Tenere Bölgesi,Büyük Sahra Çölü’nün orta güneyinde yer alan dünyanın en yoksul ülkelerinden Nijer’dedir. Tenere vadisi Nijer’deki “çöl içinde çöl”, ya da “çöllerin çölü”dür. Tenere’de esen sert rüzgarlar, yükseklikleri dört yüz metreye ulaşan kumullar, kum tepeleri oluşturmaktadır. İşte yıllara meydan okumuş dünya üzerindeki en meşhur yalnız ağaç, Tenere’de bu çetin şartlarda yüzyıllarca dimdik ayakta durabilmiştir. Tenere Ağacı (L’Arbre du Ténéré), “dünyanın en yalnız ağacı” adı ile kendini tanıttı. Kendisine en yakın ağaç, tam dört yüz kilometre çaplı bir dairenin de dışında kalmaktaydı. Yani 1:4.000.000 ölçekli bir haritada görülebilen tek ağaçtı. Radyoaktif karbonla (karbon-14) tarihleme yapılarak yaşı belirlenmemişti ama belki de artık çöl olmuş, kumlar altında kalmış çok eski bir ormanın son ağacıydı. Acımasız kum fırtınaları arasında tek başına yaşam savaşı vermiş, her gün yeni bir şekil alan kum tepeleri arasında ayakta kalabilmişti. Bomboş arazi içerisinde çok uzaklardan görülebiliyordu.
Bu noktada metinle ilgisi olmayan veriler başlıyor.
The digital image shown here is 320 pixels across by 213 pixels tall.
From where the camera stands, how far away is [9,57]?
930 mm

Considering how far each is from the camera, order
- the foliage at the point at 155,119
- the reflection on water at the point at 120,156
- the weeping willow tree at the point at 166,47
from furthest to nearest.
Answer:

Yüzyıllar boyu batı – doğu ekseninde, Agadez – Bilma arasında gidip gelen kervanlar için adeta canlı bir deniz feneri olmuştu. Büyük kervanlar kışın, küçük kervanlar ilkbaharda Tenere’yi kat ederlerdi. Teknoloji geliştikçe insanlar arasındaki gerçek fiziksel ikili iletişim de azalıyor, insan daha da kendisine yabancılaşıyor, yalnızlaşıyor.
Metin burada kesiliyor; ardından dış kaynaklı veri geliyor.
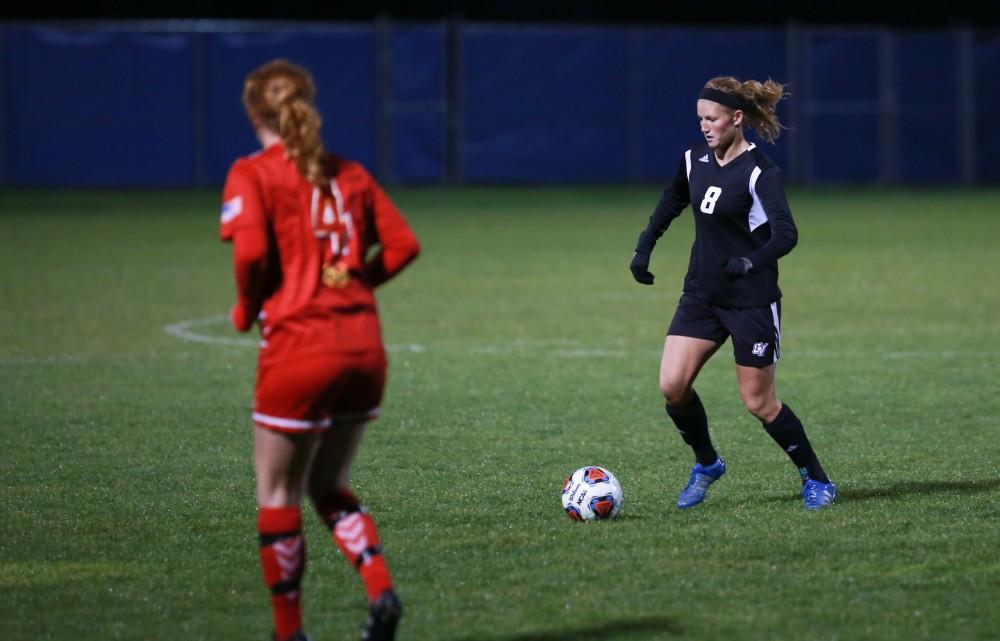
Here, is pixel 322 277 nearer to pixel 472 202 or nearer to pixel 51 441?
pixel 51 441

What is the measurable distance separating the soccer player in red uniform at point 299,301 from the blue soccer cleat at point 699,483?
2474mm

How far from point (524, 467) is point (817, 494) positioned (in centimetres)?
162

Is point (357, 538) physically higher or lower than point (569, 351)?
higher

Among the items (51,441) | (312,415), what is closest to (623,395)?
(51,441)

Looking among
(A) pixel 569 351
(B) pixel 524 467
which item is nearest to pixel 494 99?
(A) pixel 569 351

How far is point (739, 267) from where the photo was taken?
6262 millimetres

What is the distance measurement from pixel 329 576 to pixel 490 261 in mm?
13608

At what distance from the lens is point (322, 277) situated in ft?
14.9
Aragon ünlü şiirinde yalnız insanı hiçbir yere ulaşmayan bir merdiven olarak niteler ve şöyle der: “Yalnız insan merdivendir/Hiçbir yere ulaşmayan/Sürülür yabancı diye/Dayandığı kapılardan”
Yalnızlık bir iç denizdir, başka kıyılara açılmaz. Yalnızlığa her insanın ihtiyacı vardır. Çağımızın problemi yalnız olmak değil, sistem tarafından yalnızlaştırılmak, izole edilmek ve yabancılaşmaya uğramaktır. Bence bazen yalnız olalım, ama hiçbir zaman yalnızlaşmayalım.